Bologna, 8 March 1975. A row of placards and banners with phrases such as 'I had always thought that the belly was mine' and 'We are not dummies, it is we ourselves who must be liked' greet passers-by as the various Bolognese feminist associations and collectives gather in Piazza Maggiore in Bologna to finalise the materials for the demonstration called to mark International Women's Day. Filmmaker Piero Orlandi films the placards and activities, particularly those of the collective in which his girlfriend, Monica, is a member. People stop to read the placards, most of them dedicated to the fight for abortion and women's self-determination regarding their own bodies. 'Free abortion' also reads many of the placards and banners that the feminist activists carry in the procession: we see them parading in large numbers along Via Zamboni and then in the middle of the traffic on Via Irnerio, with banners and flags. 
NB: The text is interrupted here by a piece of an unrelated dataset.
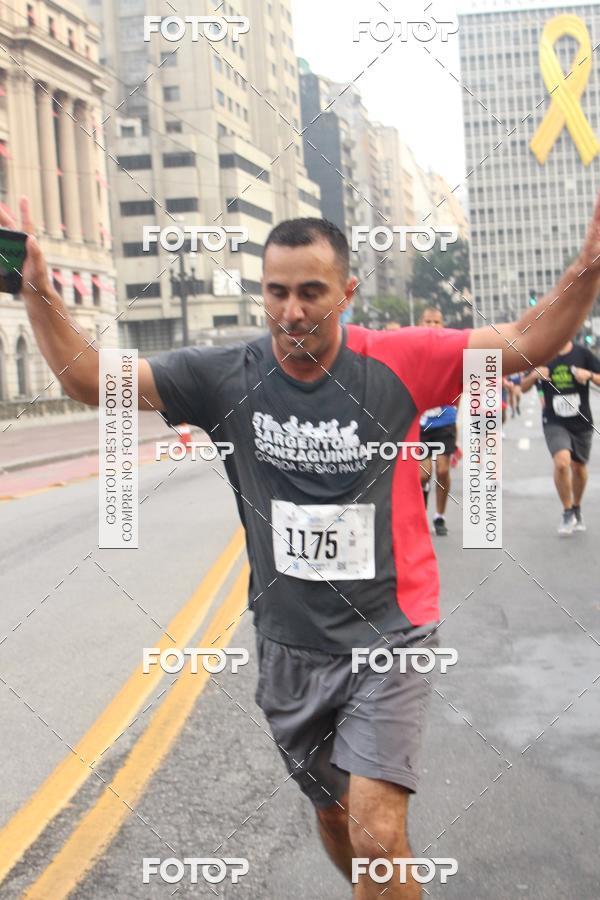 Compra tus fotos del eventoCircuito Caixa da Cidadania - Vale do Anhangabau En Fotop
Law 194, which would also establish access to pregnancy interruption in Italy, was introduced a few years later, on 22 May 1978 (and was later confirmed by the result of a historic referendum held on 17 May 1981). The law became a reality mainly thanks to years of struggle and feminist militancy. An incessant work of information, training, self-education, awareness and protest by thousands of women, which also included moments in the streets like the one we see in this film. A work of care and struggle that changed the lives of millions of people and revolutionised the cultural and political thinking of her time and generations to come.